The full listing, reproduced exactly, is what the response must contain.

Material provided -

>>

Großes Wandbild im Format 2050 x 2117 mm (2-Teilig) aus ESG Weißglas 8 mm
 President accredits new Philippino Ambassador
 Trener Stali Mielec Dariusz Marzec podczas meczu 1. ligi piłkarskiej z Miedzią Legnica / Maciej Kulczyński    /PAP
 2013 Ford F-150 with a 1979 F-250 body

<<

Response box -
Großes Wandbild im Format 2050 x 2117 mm (2-Teilig) aus ESG Weißglas 8 mm
 President accredits new Philippino Ambassador
 Trener Stali Mielec Dariusz Marzec podczas meczu 1. ligi piłkarskiej z Miedzią Legnica / Maciej Kulczyński    /PAP
 2013 Ford F-150 with a 1979 F-250 body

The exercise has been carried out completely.